Motivation. Suppose we are given $6$ boxes, arranged in the following manner:
$$\left[\begin{array}{ccc} 1 & 2 & 3 \\ 4 & 5 & 6 \end{array}\right]$$
Two of these boxes contain a present, and the remaining $4$ are empty. From the outside, no-one can tell which boxes contain a present. There are ${6 \choose 2} =15$ ways to put the presents in the two boxes. The goal is to find one box containing a present as quickly as possible.
Anna opens the boxes in row-wise, that is, in the order: $1,2,3,4,5,6$. Bert opens the boxes column-wise: $1,4,2,5,3,6$. The $15$ ways to distribute the two presents into the $6$ boxes, Anna finds the first present quicker than Bert $5$ times and Bert beats Anna only in $4$ scenarios (and there are $6$ ties). I think it is crazy that one arbitrary method (Anna's) should be better than another (Bert's) to uncover the first presents even if the two gift locations are picked at random!
Formalization and generalization. For $n\in\mathbb{N}$ we write $[n] := \{1,\ldots,n\}$. If $X$ is a set, then let $[X]^2 = \big\{\{x,y\}:x\neq y \in X\big\}$. By slight abuse of notation, we write $[n]^2$ instead of $[[n]]^2$. The collection of bijections $f:[n]\to[n]$ is denoted by $S_n$.
For the remainder of this post, let $n\geq 3$ be an arbitrary, but fixed integer.Let $a, b\in S_n$. We can think of $a$ as being the method that Anna uses to open the boxes $\{1,\ldots,n\}$, and $b$ is Bert's way of trying to find one present.

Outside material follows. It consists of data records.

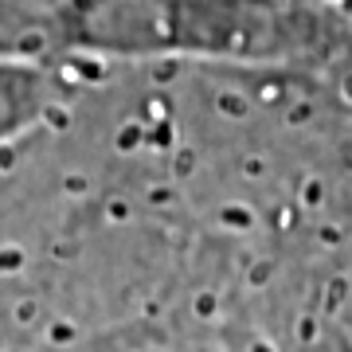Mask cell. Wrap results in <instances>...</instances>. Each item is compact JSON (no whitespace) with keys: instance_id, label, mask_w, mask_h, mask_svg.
Instances as JSON below:
<instances>
[{"instance_id":"obj_1","label":"cell","mask_w":352,"mask_h":352,"mask_svg":"<svg viewBox=\"0 0 352 352\" xmlns=\"http://www.w3.org/2000/svg\"><path fill=\"white\" fill-rule=\"evenodd\" d=\"M71 90V67L55 55H0V149L55 118Z\"/></svg>"}]
</instances>
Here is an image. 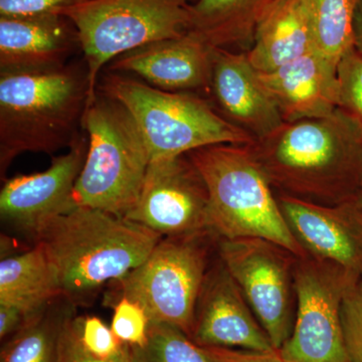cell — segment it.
Returning <instances> with one entry per match:
<instances>
[{
  "instance_id": "1",
  "label": "cell",
  "mask_w": 362,
  "mask_h": 362,
  "mask_svg": "<svg viewBox=\"0 0 362 362\" xmlns=\"http://www.w3.org/2000/svg\"><path fill=\"white\" fill-rule=\"evenodd\" d=\"M250 146L277 194L337 206L362 192V123L339 107L284 122Z\"/></svg>"
},
{
  "instance_id": "2",
  "label": "cell",
  "mask_w": 362,
  "mask_h": 362,
  "mask_svg": "<svg viewBox=\"0 0 362 362\" xmlns=\"http://www.w3.org/2000/svg\"><path fill=\"white\" fill-rule=\"evenodd\" d=\"M162 238L123 216L77 206L47 223L33 240L56 268L62 295L76 307L141 265Z\"/></svg>"
},
{
  "instance_id": "3",
  "label": "cell",
  "mask_w": 362,
  "mask_h": 362,
  "mask_svg": "<svg viewBox=\"0 0 362 362\" xmlns=\"http://www.w3.org/2000/svg\"><path fill=\"white\" fill-rule=\"evenodd\" d=\"M90 101L86 64L40 73H0V176L28 152L52 156L81 134Z\"/></svg>"
},
{
  "instance_id": "4",
  "label": "cell",
  "mask_w": 362,
  "mask_h": 362,
  "mask_svg": "<svg viewBox=\"0 0 362 362\" xmlns=\"http://www.w3.org/2000/svg\"><path fill=\"white\" fill-rule=\"evenodd\" d=\"M250 145H211L187 153L209 190L211 232L221 239L261 238L307 256Z\"/></svg>"
},
{
  "instance_id": "5",
  "label": "cell",
  "mask_w": 362,
  "mask_h": 362,
  "mask_svg": "<svg viewBox=\"0 0 362 362\" xmlns=\"http://www.w3.org/2000/svg\"><path fill=\"white\" fill-rule=\"evenodd\" d=\"M82 129L88 152L74 202L125 218L139 199L151 161L141 132L129 111L99 89L88 103Z\"/></svg>"
},
{
  "instance_id": "6",
  "label": "cell",
  "mask_w": 362,
  "mask_h": 362,
  "mask_svg": "<svg viewBox=\"0 0 362 362\" xmlns=\"http://www.w3.org/2000/svg\"><path fill=\"white\" fill-rule=\"evenodd\" d=\"M97 89L129 111L152 159L187 154L218 144L250 145L255 139L226 120L195 93L168 92L142 80L109 71Z\"/></svg>"
},
{
  "instance_id": "7",
  "label": "cell",
  "mask_w": 362,
  "mask_h": 362,
  "mask_svg": "<svg viewBox=\"0 0 362 362\" xmlns=\"http://www.w3.org/2000/svg\"><path fill=\"white\" fill-rule=\"evenodd\" d=\"M197 0H83L64 9L77 30L90 83L96 94L105 66L138 47L176 39L189 32ZM89 101V102H90Z\"/></svg>"
},
{
  "instance_id": "8",
  "label": "cell",
  "mask_w": 362,
  "mask_h": 362,
  "mask_svg": "<svg viewBox=\"0 0 362 362\" xmlns=\"http://www.w3.org/2000/svg\"><path fill=\"white\" fill-rule=\"evenodd\" d=\"M218 239L213 233L162 238L141 265L117 281L114 301L127 298L142 307L150 323L168 324L192 337L195 307Z\"/></svg>"
},
{
  "instance_id": "9",
  "label": "cell",
  "mask_w": 362,
  "mask_h": 362,
  "mask_svg": "<svg viewBox=\"0 0 362 362\" xmlns=\"http://www.w3.org/2000/svg\"><path fill=\"white\" fill-rule=\"evenodd\" d=\"M296 314L291 335L279 349L285 362H351L343 335L345 294L358 279L309 256L295 265Z\"/></svg>"
},
{
  "instance_id": "10",
  "label": "cell",
  "mask_w": 362,
  "mask_h": 362,
  "mask_svg": "<svg viewBox=\"0 0 362 362\" xmlns=\"http://www.w3.org/2000/svg\"><path fill=\"white\" fill-rule=\"evenodd\" d=\"M216 252L239 285L274 349H280L294 327L298 257L281 245L261 238H218Z\"/></svg>"
},
{
  "instance_id": "11",
  "label": "cell",
  "mask_w": 362,
  "mask_h": 362,
  "mask_svg": "<svg viewBox=\"0 0 362 362\" xmlns=\"http://www.w3.org/2000/svg\"><path fill=\"white\" fill-rule=\"evenodd\" d=\"M206 182L187 154L152 159L139 199L125 216L161 237L211 233Z\"/></svg>"
},
{
  "instance_id": "12",
  "label": "cell",
  "mask_w": 362,
  "mask_h": 362,
  "mask_svg": "<svg viewBox=\"0 0 362 362\" xmlns=\"http://www.w3.org/2000/svg\"><path fill=\"white\" fill-rule=\"evenodd\" d=\"M68 149L42 173L6 180L0 192L2 220L33 240L47 223L77 207L74 190L87 157V134L81 133Z\"/></svg>"
},
{
  "instance_id": "13",
  "label": "cell",
  "mask_w": 362,
  "mask_h": 362,
  "mask_svg": "<svg viewBox=\"0 0 362 362\" xmlns=\"http://www.w3.org/2000/svg\"><path fill=\"white\" fill-rule=\"evenodd\" d=\"M277 199L286 223L307 256L362 278V211L356 199L337 206L285 194H277Z\"/></svg>"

The locations of the $2$ presents is encoded by an element $P\in [n]^2$. The number of $P\in [n]^2$ such that Anna finds one present quicker than Bert, and therefore wins, is
$$W(a,b) = \Big|\{P\in [n]^2: \min \big(a^{-1}(P)\big) < \min \big(b^{-1}(P)\big)\}\Big|.$$
We say $a\in S_n$ is better than $b\in S_n$ if $W(a,b) > W(b,a)$.
To me, it is not clear, whether "betterness" as defined above is a transitive relation, but this is not my main focus for this question. (It could well be that this relation is not transitive, see the intransitive dice.)
Questions.
Are there infinitely many integers $n\geq 3$ such that for every $f\in S_n$ there is $f' \in S_n$ such that $f'$ is better than $f$? And related to this:
Are there infinitely many integers $n\geq 3$ such that there is $f_0\in S_n$ such that no element of $S_n$ is better than $f_0$?